Category C, caution in nursing.
Nitrate vasodilator; relaxes vascular smooth muscle and consequently dilates peripheral arteries and veins, especially the latter.
Distribution: Vd=3L/kg. Metabolism: Inorganic nitrate and 1,2- and 1,3-dinitroglycerols (metabolites). Elimination: T1/2=3 min.
Assess for hypersensitivity to organic nitrates, AMI, CHF, volume depletion, hypotension, angina caused by hypertrophic cardiomyopathy, pregnancy/nursing status, and possible drug interactions.
Monitor for hypotension, paradoxical bradycardia, increased/aggravated angina pectoris, tolerance, physical dependence, and other adverse reactions.
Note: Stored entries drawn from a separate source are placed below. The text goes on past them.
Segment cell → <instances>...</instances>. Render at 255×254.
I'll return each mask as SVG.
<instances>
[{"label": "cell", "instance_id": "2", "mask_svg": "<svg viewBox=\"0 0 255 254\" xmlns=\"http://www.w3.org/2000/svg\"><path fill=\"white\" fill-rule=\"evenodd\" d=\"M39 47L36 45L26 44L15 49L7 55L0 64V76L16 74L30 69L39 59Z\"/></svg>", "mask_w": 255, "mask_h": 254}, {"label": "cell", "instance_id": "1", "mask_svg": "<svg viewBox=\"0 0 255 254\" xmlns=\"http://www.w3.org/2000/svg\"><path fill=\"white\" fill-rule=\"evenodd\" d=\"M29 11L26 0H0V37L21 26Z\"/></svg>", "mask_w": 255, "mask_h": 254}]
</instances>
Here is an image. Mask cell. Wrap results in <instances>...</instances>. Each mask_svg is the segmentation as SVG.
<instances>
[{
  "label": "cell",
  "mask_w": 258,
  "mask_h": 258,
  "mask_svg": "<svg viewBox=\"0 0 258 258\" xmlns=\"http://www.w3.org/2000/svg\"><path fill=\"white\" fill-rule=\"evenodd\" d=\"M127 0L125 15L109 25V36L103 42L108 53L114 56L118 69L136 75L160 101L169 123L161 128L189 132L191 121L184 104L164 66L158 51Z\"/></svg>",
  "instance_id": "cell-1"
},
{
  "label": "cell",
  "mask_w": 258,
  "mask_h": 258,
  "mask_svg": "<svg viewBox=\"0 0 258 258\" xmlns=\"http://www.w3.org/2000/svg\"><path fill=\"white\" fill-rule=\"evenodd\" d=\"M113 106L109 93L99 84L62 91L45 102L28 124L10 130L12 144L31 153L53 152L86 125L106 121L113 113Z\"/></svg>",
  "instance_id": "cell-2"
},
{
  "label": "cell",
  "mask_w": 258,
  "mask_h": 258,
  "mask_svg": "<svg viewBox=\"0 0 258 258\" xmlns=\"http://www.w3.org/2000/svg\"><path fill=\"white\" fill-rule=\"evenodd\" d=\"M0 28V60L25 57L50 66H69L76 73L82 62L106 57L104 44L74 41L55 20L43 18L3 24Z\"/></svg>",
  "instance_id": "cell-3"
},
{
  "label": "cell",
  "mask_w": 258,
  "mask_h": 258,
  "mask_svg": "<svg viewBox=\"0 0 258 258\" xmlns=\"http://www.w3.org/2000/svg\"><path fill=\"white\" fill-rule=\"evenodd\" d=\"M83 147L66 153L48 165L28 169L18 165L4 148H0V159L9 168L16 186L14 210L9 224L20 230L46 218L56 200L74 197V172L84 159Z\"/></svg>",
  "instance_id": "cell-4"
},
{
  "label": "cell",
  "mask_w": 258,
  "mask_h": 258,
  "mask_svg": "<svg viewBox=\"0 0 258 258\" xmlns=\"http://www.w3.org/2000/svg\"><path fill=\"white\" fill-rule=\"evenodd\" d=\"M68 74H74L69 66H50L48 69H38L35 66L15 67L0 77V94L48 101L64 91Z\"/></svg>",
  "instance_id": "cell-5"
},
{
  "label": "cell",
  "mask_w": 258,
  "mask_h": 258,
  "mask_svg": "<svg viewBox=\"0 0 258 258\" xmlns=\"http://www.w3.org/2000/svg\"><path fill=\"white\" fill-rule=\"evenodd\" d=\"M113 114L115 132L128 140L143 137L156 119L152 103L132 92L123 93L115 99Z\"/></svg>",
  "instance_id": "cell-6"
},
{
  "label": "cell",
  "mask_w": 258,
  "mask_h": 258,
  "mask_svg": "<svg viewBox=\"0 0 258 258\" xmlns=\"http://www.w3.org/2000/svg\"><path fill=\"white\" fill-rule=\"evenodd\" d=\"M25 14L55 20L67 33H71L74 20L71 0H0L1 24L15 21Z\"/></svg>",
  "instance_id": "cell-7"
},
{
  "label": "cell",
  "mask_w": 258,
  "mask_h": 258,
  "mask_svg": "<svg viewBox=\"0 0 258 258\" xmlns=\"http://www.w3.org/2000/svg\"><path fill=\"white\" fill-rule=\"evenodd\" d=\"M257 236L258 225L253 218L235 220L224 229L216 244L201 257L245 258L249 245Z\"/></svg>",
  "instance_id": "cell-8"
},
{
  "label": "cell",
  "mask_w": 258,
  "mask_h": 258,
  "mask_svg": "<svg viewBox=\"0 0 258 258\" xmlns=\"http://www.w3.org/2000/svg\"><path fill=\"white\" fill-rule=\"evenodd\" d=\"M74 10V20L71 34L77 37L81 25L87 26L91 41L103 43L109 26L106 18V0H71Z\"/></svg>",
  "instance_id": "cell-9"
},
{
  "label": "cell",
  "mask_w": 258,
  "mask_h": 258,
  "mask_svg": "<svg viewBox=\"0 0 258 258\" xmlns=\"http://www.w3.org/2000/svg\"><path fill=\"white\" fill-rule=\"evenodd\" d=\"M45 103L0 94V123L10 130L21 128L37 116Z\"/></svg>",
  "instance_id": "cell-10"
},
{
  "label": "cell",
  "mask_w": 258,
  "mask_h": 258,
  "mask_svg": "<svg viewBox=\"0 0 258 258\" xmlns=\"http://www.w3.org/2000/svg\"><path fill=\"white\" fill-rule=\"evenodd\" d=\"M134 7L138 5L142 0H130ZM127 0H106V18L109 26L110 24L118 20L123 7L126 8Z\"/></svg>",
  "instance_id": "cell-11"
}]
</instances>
Perform careful clinical or hemodynamic monitoring in patients with AMI or CHF.
Inform that daily headaches sometimes accompany treatment and that the headaches are a marker of the activity of the drug; advise to resist the temptation to avoid headaches by altering the schedule of treatment, since loss of headache is likely to be associated with simultaneous loss of antianginal efficacy. Inform that therapy may be associated with lightheadedness on standing, especially just after rising from a recumbent or seated position; counsel that lightheadedness may be more frequent in patients who have consumed alcohol.